# TASK GOAL:
Copy out all of the entries below word for word, changing nothing.

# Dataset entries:

════════════════

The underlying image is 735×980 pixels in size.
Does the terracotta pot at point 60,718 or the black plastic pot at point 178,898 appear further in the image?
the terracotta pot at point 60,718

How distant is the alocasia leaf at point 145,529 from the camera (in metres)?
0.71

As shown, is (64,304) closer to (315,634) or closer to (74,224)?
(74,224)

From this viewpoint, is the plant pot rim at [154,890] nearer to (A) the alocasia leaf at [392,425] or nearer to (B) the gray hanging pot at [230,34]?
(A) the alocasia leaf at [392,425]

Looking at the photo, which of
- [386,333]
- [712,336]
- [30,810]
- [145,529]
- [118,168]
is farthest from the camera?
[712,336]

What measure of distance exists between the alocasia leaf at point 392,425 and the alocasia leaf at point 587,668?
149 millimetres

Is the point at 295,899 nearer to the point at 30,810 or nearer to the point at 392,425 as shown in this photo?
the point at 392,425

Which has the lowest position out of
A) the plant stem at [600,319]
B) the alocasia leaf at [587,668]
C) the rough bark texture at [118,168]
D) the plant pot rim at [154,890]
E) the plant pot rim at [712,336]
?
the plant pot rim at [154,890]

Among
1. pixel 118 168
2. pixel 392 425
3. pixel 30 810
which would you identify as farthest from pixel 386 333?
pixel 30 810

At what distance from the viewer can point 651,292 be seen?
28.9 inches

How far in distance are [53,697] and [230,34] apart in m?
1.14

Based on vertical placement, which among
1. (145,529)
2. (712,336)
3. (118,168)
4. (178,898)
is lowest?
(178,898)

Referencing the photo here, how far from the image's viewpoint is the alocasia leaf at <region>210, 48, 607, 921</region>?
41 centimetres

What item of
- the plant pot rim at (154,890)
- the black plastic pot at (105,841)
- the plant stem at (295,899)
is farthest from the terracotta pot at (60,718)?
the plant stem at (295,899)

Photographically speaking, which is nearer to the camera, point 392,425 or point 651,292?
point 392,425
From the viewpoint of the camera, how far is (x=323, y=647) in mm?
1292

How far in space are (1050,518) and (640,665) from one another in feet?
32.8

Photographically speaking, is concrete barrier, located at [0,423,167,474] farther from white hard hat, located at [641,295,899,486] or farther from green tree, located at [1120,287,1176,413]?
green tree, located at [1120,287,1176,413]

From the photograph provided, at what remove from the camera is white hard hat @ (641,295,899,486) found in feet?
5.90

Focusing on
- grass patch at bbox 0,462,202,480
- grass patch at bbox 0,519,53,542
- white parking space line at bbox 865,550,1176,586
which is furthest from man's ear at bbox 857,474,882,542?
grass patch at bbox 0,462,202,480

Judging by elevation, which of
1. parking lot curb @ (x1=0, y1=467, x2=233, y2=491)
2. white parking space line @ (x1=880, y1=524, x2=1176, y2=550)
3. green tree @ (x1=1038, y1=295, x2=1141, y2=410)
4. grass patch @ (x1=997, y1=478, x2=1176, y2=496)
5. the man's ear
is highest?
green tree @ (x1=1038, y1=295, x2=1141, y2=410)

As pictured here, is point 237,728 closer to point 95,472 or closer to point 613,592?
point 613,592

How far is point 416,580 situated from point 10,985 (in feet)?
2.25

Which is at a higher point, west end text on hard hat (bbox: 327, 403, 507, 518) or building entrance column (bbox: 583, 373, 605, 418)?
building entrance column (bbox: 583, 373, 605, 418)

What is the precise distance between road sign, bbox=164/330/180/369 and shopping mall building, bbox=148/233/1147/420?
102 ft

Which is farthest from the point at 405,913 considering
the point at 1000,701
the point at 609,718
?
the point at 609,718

════════════════

# CORRECT ANSWER:
The underlying image is 735×980 pixels in size.
Does the terracotta pot at point 60,718 or the black plastic pot at point 178,898 appear further in the image?
the terracotta pot at point 60,718

How distant is the alocasia leaf at point 145,529 from the camera (in metres)?
0.71

As shown, is (64,304) closer to (315,634) or closer to (74,224)?
(74,224)

From this viewpoint, is the plant pot rim at [154,890] nearer to (A) the alocasia leaf at [392,425] or nearer to (B) the gray hanging pot at [230,34]?
(A) the alocasia leaf at [392,425]

Looking at the photo, which of
- [386,333]
- [712,336]
- [30,810]
- [145,529]
- [118,168]
is farthest from the camera?
[712,336]

What measure of distance exists between the alocasia leaf at point 392,425 and the alocasia leaf at point 587,668?
149 millimetres

Is the point at 295,899 nearer to the point at 30,810 or nearer to the point at 392,425 as shown in this photo?
the point at 392,425

Which has the lowest position out of
A) the plant stem at [600,319]
B) the alocasia leaf at [587,668]
C) the rough bark texture at [118,168]
D) the plant pot rim at [154,890]
E) the plant pot rim at [712,336]
?
the plant pot rim at [154,890]

Among
1. pixel 118 168
2. pixel 392 425
3. pixel 30 810
which would you identify as farthest from pixel 386 333?
pixel 30 810

At what distance from the viewer can point 651,292 be seen?
28.9 inches

How far in distance are [53,697] and [230,34] apart in m?
1.14

Based on vertical placement, which among
1. (145,529)
2. (712,336)
3. (118,168)
4. (178,898)
is lowest?
(178,898)

Referencing the photo here, how far from the image's viewpoint is the alocasia leaf at <region>210, 48, 607, 921</region>?
41 centimetres

What item of
- the plant pot rim at (154,890)
- the black plastic pot at (105,841)
- the plant stem at (295,899)
is farthest from the terracotta pot at (60,718)?
the plant stem at (295,899)

Photographically speaking, which is nearer to the camera, point 392,425 or point 651,292?
point 392,425
From the viewpoint of the camera, how far is (x=323, y=647) in mm?
1292

How far in space are (1050,518) and (640,665) from one another in feet?
32.8

Photographically speaking, is concrete barrier, located at [0,423,167,474] farther from white hard hat, located at [641,295,899,486] or farther from green tree, located at [1120,287,1176,413]?
green tree, located at [1120,287,1176,413]

From the photograph provided, at what remove from the camera is white hard hat @ (641,295,899,486) found in feet?
5.90

Focusing on
- grass patch at bbox 0,462,202,480
- grass patch at bbox 0,519,53,542
- white parking space line at bbox 865,550,1176,586
which is furthest from man's ear at bbox 857,474,882,542?
grass patch at bbox 0,462,202,480

Judging by elevation, which of
1. parking lot curb @ (x1=0, y1=467, x2=233, y2=491)
2. white parking space line @ (x1=880, y1=524, x2=1176, y2=550)
3. green tree @ (x1=1038, y1=295, x2=1141, y2=410)
4. grass patch @ (x1=997, y1=478, x2=1176, y2=496)
5. the man's ear
is highest?
green tree @ (x1=1038, y1=295, x2=1141, y2=410)

As pictured here, is point 237,728 closer to point 95,472 or closer to point 613,592?
point 613,592

How far is point 416,580 situated from point 10,985 (in feet)?
2.25

Which is at a higher point, west end text on hard hat (bbox: 327, 403, 507, 518) or building entrance column (bbox: 583, 373, 605, 418)?
building entrance column (bbox: 583, 373, 605, 418)

What is the precise distance between road sign, bbox=164/330/180/369 and shopping mall building, bbox=148/233/1147/420?
102 ft

Which is farthest from the point at 405,913 considering
the point at 1000,701
the point at 609,718
?
the point at 609,718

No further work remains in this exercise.